SCROLL TO CONTINUE WITH CONTENT
Karena ada kecurangan tersebut, perserta MTQ cabang kaligrafi melakukan aksi protes ke pihak dewan hakim. Mereka minta dewan hakim untuk mendiskualifikasi peserta dari luar Inhil. Sebagai bentuk komitmen aksi protes ke dewan hakim, peserta melakukan aksi mogok. Mereka ogah ikut bertanding cabang kaligrafi.
"Kami nggak akan ikut berlomba, sebelum panitia mengambulkan tuntutan kami," kata Ratna lagi.
Aksi protes para peserta kaligrafi ini ternyata mendapat dukungan dari perserta lainnya. Keberanian aksi protes ini ternyata menyulut semangat perserta MTQ cabang tafsir.

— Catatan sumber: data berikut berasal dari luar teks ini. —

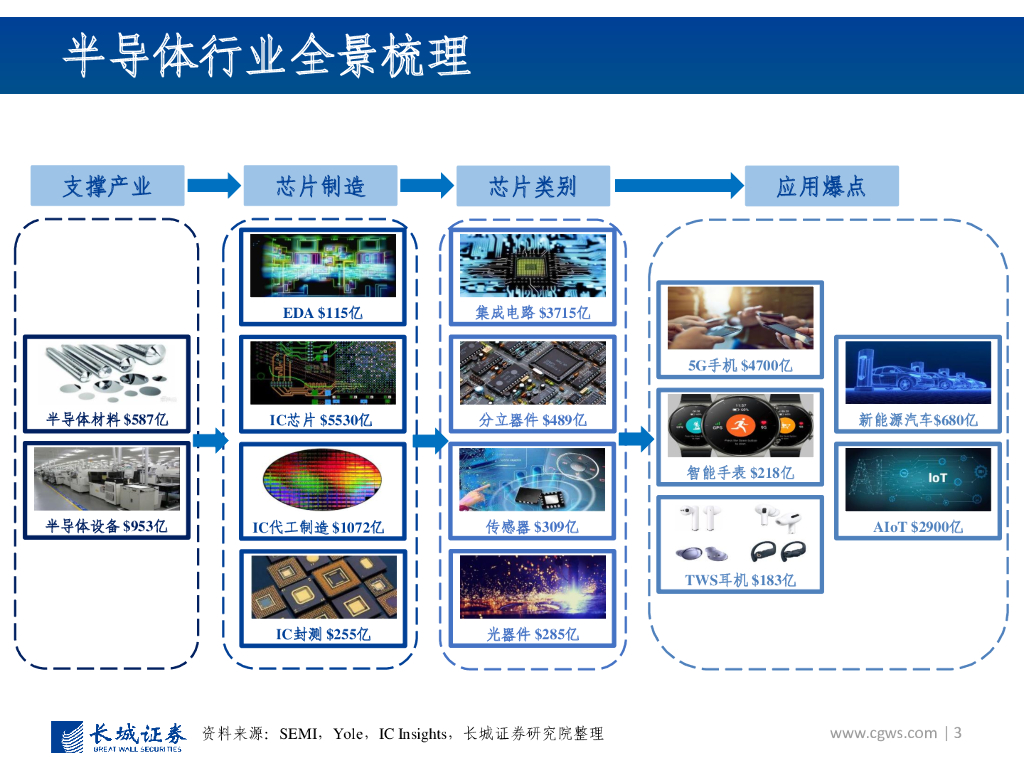 半导体行业全景梳理

支撑产业

芯片制造

芯片类别

应用爆点

半导体材料 $587亿

半导体设备 $953亿

EDA $115亿

IC芯片 $5530亿

IC代工制造 $1072亿

IC封测 $255亿

集成电路 $3715亿

分立器件 $489亿

传感器 $309亿

光器件 $285亿

5G手机 $4700亿

智能手表 $218亿

TWS耳机 $183亿

新能源汽车$680亿

IoT

AIoT $2900亿

长城证券
GREAT WALL SECURITIES

资料来源：SEMI，Yole，IC Insights，长城证券研究院整理

www.cgws.com | 3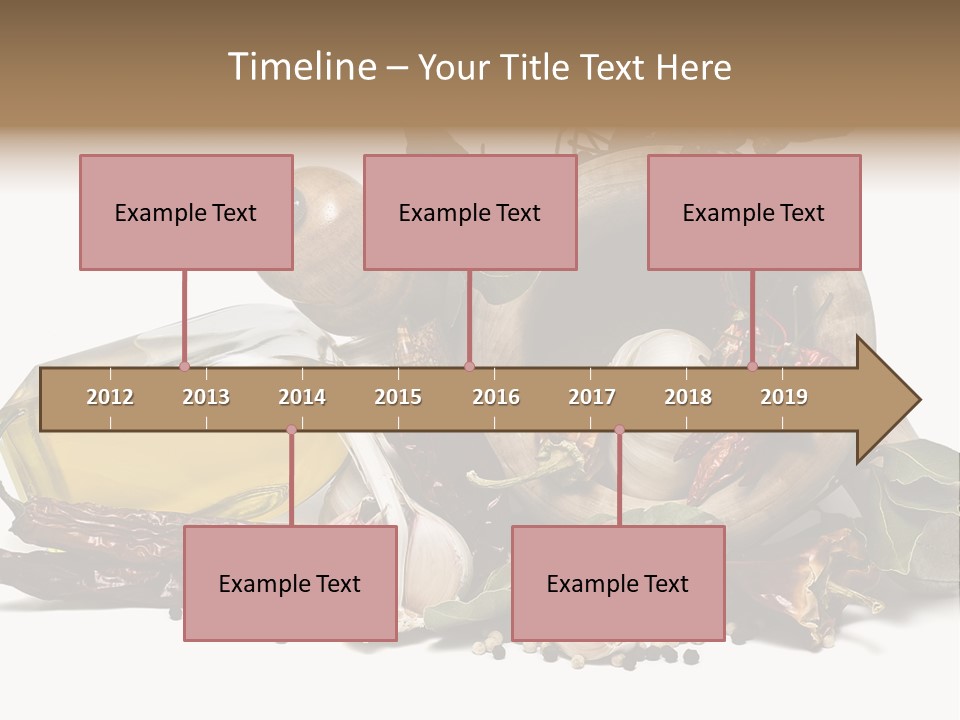 Timeline – Your Title Text Here

Example Text

Example Text

Example Text

2012 2013 2014 2015 2016 2017 2018 2019

Example Text

Example Text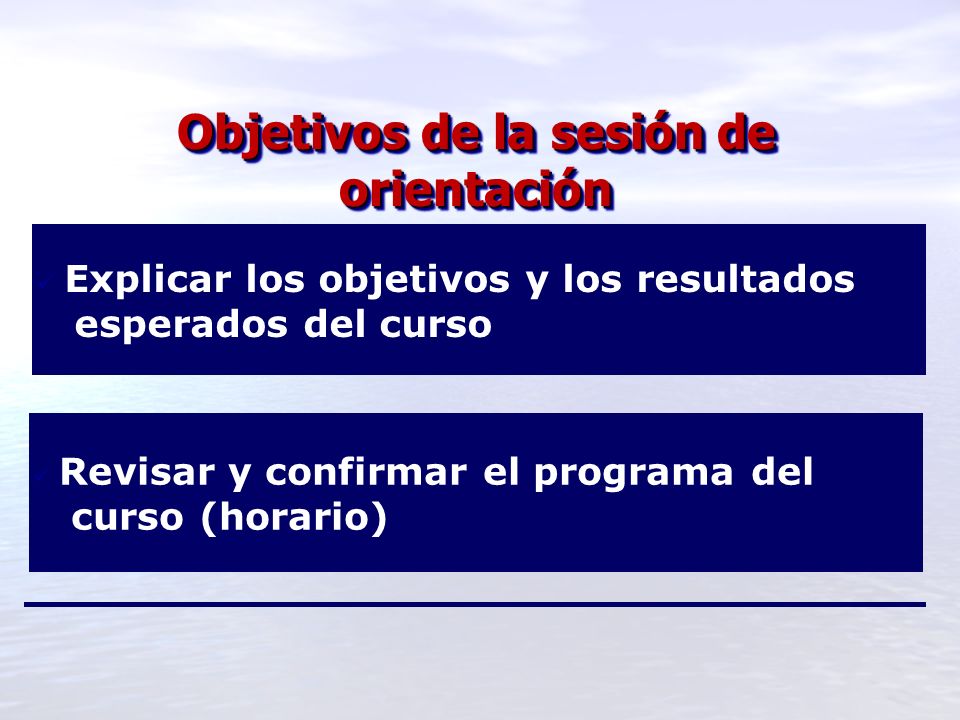 Objetivos de la sesión de orientación

Explicar los objetivos y los resultados esperados del curso

Revisar y confirmar el programa del curso (horario)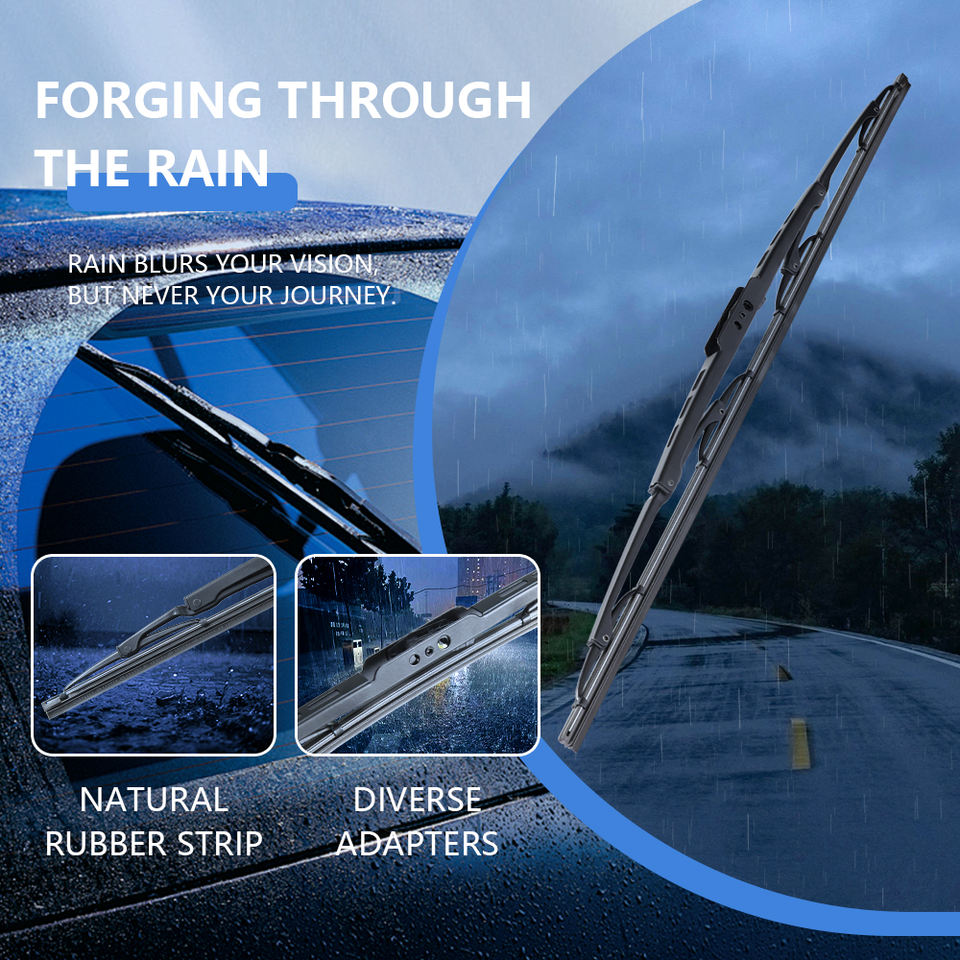 FORGING THROUGH THE RAIN

RAIN BLURS YOUR VISION, BUT NEVER YOUR JOURNEY.

NATURAL RUBBER STRIP

DIVERSE ADAPTERS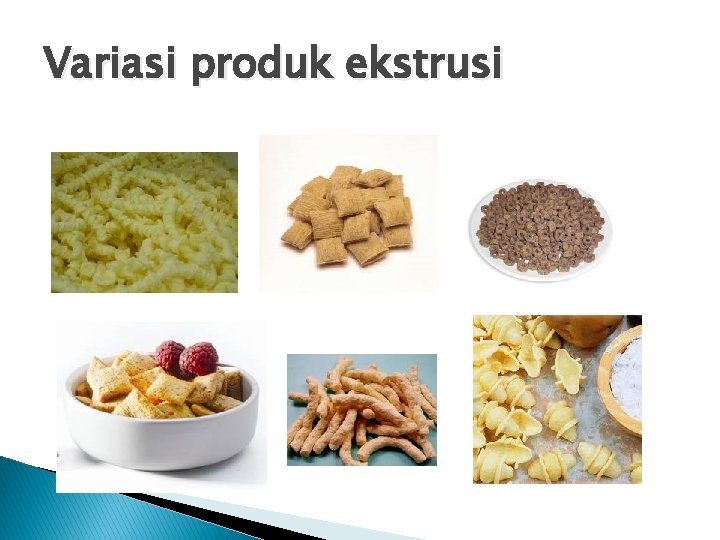 Variasi produk ekstrusi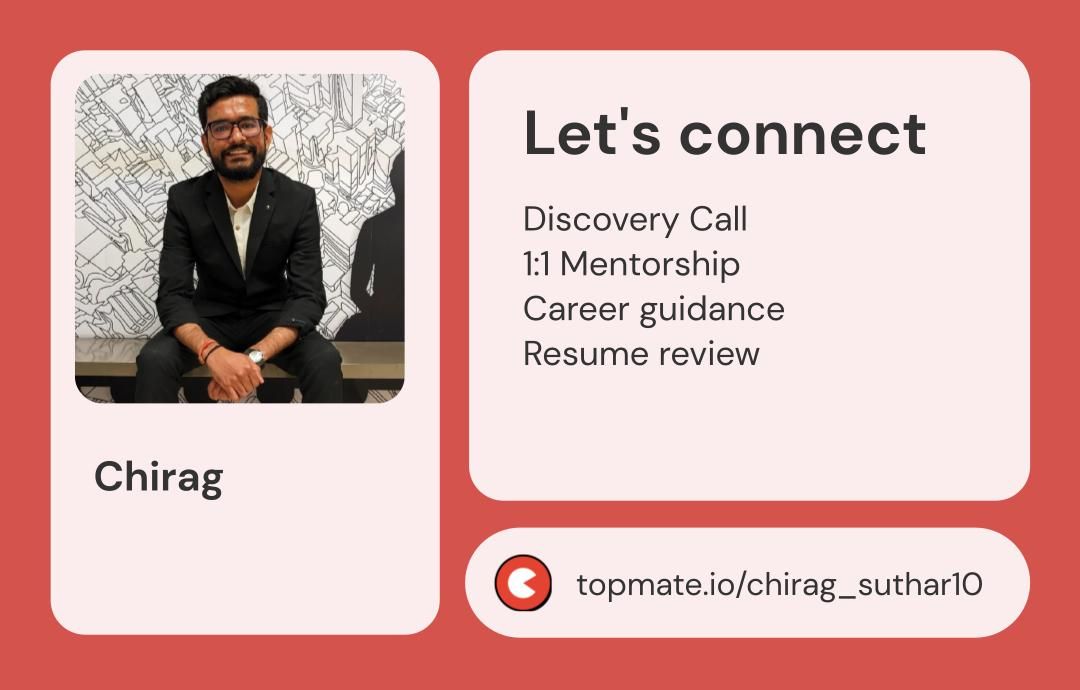 Chirag

Let's connect

Discovery Call
1:1 Mentorship
Career guidance
Resume review

topmate.io/chirag_suthar10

Rupanya kecurangan tidak hanya di lomba kaligrafi. Cabang tafsir Al Quran ternyata juga disusupi perserta dari Pekanbaru.
"Tidak hanya kaligrafi saja yang curang. Lomba tafsir juga ada dari Pekanbaru. Padahal inikan perlombaan untuk kabupaten Inhil. Tapi anehnya banyak perserta yang datang dari provinsi Jambi dan Sumatera Barat," terang Zubair perserta dari Kecamatan Tembilahan Hulu.
Gara-gara perserta paga mogok lomba, kini panitia pelaksana MTQ pun kelimpungan. Pelaksanaan jalannya MTQ sekarang ini dihentikan sementara. Para panitia dikabarkan lagi melakukan evaluasi adanya perserta asing tersebut.